> _Excerpt to read_:
________________________________________

New band of the week: Georgia (No 56)

Meet the former would-be professional soccer star turned purveyor of impressively brittle post-grime pop

Hometown: North-west London.

The lineup: Georgia Barnes (vocals, instruments, production).

The background: Georgia Barnes operates as GEoRGiA. The small “o” and “i” might be significant - they spell “oi”, as in “oi!” Listening to her hard, harsh synthscapes is a bit like being screamed awake by someone with an urgent need to communicate something very important. Apologies for featuring another solo electronicist in this column so soon after Noah and Laura Clock, but it would appear that lone females are the new four-piece rock band. If it’s radical sonics and the shock of the new you’re after, don’t be expecting them to be delivered by a quartet of scruffy blokes in jeans and leather jackets bearing guitar, bass and drums. Watch out, instead, for a woman wielding a MacBook Air.

The eagle-eyed may already know Georgia Barnes, who supported Hot Chip and Kelela at the recent Great Escape, from the multi-instrumentalist’s stints playing drums for the excellent Kwes and Kate Tempest, Micachu and the Shapes and Juce – it was the latter girl group’s Cherish who, via her label Kaya Kaya, released Georgia’s debut EP Come On last year. The 24-year-old – who, aged 13-16, played for QPR and Arsenal’s youth teams – wrote, played and produced every note in her bedroom studio at home in north-west London. “I spend hours in the studio shaping my sounds, experimenting, pushing myself to do the best I can and make it original,” she says, emphasising that she wants to “get across the harshness, but with lots of bass” as well as her preference for sounds that are “clean but dirty and dark at the same time”.

________________________________________

[Saved entries]
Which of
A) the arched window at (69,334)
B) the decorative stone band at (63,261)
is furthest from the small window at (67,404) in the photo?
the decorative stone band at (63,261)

________________________________________

> _What to work on_:
A - Answer the following questions using the column on Georgia.
(i) What hometown does the column give for Georgia Barnes?
(ii) For which clubs' youth teams did she play between the ages of 13 and 16?
(iii) Through which label was her debut EP Come On released?
B - Return the passage of the column on Georgia between "New band of" and "Hometown: North-west London.", inclusive.

> _Outputs_:
A -
(i) North-west London.
(ii) QPR and Arsenal.
(iii) Kaya Kaya.

B -
New band of the week: Georgia (No 56)

Meet the former would-be professional soccer star turned purveyor of impressively brittle post-grime pop

Hometown: North-west London.